» Given data
((
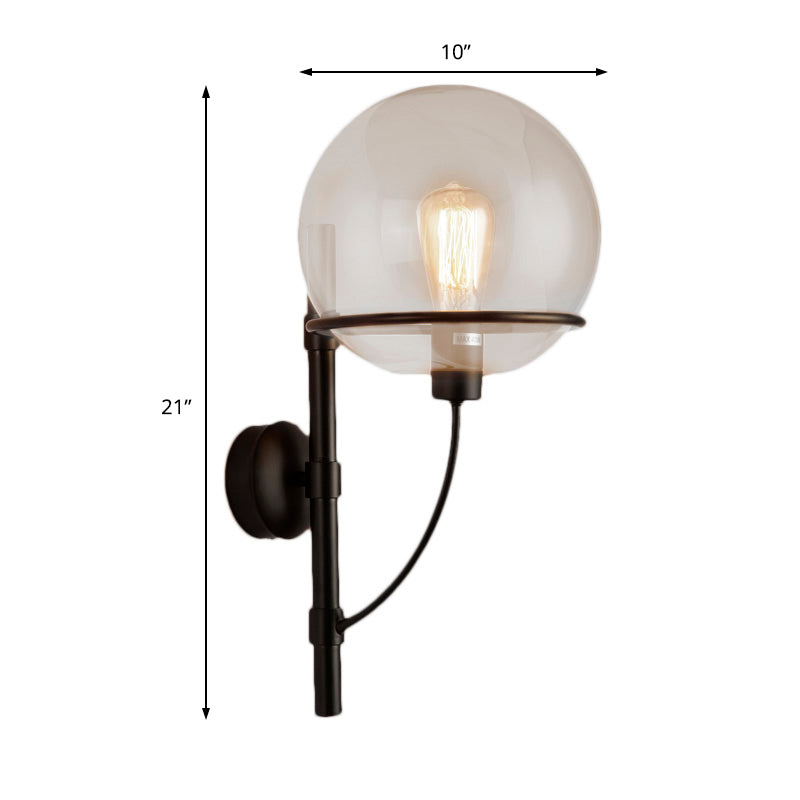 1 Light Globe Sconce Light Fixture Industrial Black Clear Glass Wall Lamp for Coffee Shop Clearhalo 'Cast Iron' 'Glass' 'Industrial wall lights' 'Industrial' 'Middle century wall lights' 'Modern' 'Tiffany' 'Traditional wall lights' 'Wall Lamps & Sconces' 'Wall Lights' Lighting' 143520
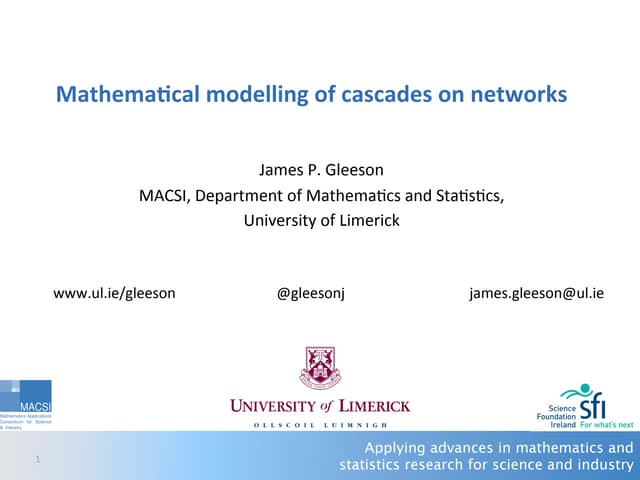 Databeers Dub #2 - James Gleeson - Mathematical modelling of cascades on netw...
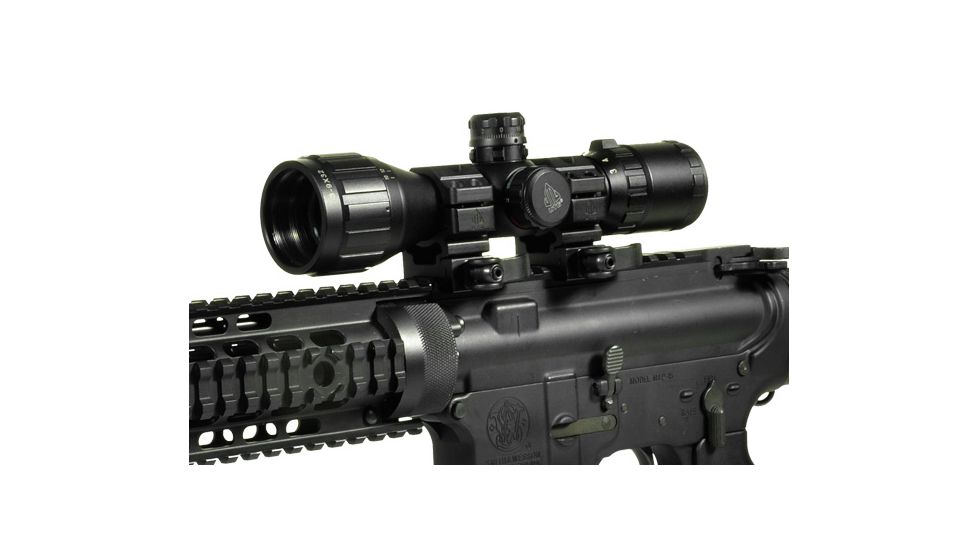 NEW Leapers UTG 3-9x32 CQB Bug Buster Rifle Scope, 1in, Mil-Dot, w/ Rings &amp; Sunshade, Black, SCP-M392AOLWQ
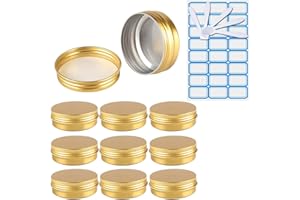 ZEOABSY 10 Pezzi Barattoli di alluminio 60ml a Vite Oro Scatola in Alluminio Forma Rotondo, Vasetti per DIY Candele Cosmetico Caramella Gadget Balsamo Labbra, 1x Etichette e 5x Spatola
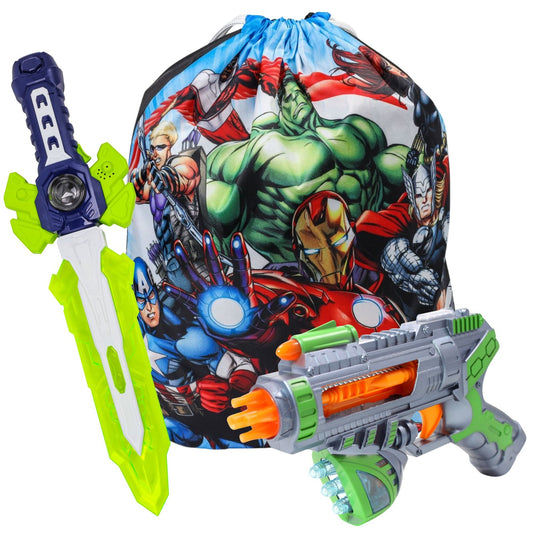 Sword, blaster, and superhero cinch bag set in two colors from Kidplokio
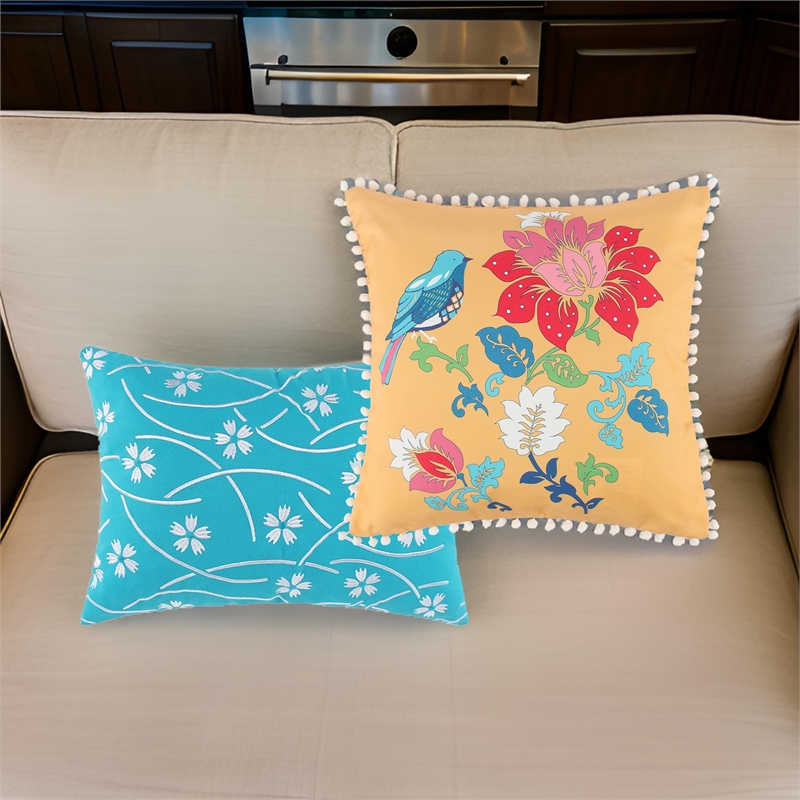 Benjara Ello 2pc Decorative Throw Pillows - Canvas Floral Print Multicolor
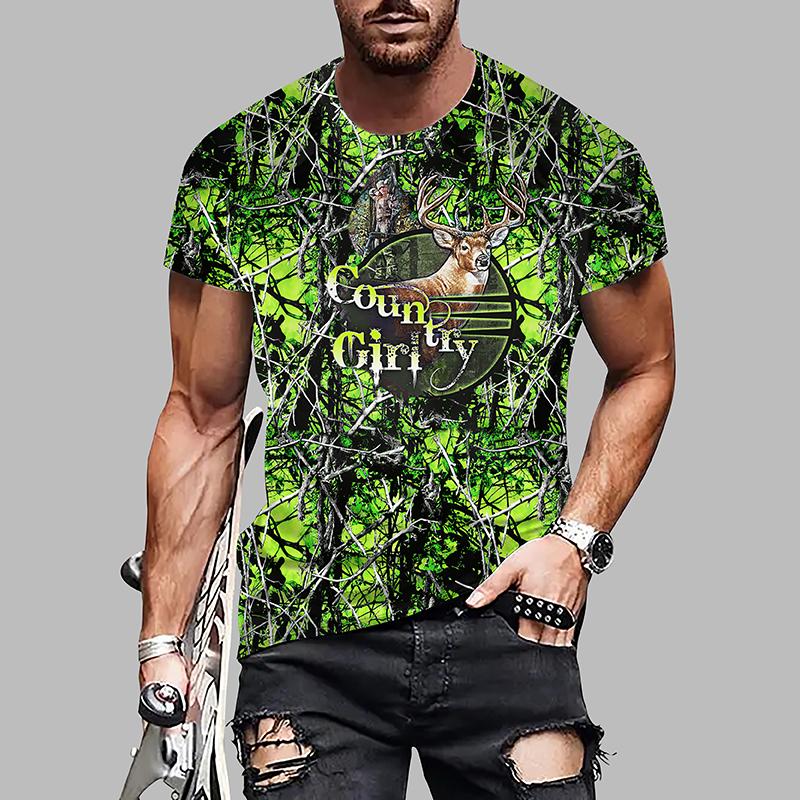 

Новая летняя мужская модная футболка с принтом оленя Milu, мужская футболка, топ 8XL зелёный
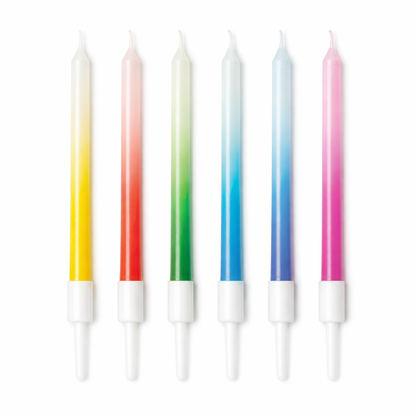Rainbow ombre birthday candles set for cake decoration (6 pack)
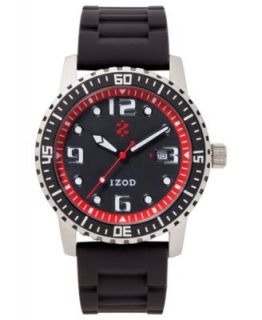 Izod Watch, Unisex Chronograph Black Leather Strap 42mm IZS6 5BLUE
))
» Exercise requirements
The answer must be the full listing, word for word, with no images in it.

» Result of the exercise
 1 Light Globe Sconce Light Fixture Industrial Black Clear Glass Wall Lamp for Coffee Shop Clearhalo 'Cast Iron' 'Glass' 'Industrial wall lights' 'Industrial' 'Middle century wall lights' 'Modern' 'Tiffany' 'Traditional wall lights' 'Wall Lamps & Sconces' 'Wall Lights' Lighting' 143520
 Databeers Dub #2 - James Gleeson - Mathematical modelling of cascades on netw...
 NEW Leapers UTG 3-9x32 CQB Bug Buster Rifle Scope, 1in, Mil-Dot, w/ Rings &amp; Sunshade, Black, SCP-M392AOLWQ
 ZEOABSY 10 Pezzi Barattoli di alluminio 60ml a Vite Oro Scatola in Alluminio Forma Rotondo, Vasetti per DIY Candele Cosmetico Caramella Gadget Balsamo Labbra, 1x Etichette e 5x Spatola
 Sword, blaster, and superhero cinch bag set in two colors from Kidplokio
 Benjara Ello 2pc Decorative Throw Pillows - Canvas Floral Print Multicolor

Новая летняя мужская модная футболка с принтом оленя Milu, мужская футболка, топ 8XL зелёный
Rainbow ombre birthday candles set for cake decoration (6 pack)
 Izod Watch, Unisex Chronograph Black Leather Strap 42mm IZS6 5BLUE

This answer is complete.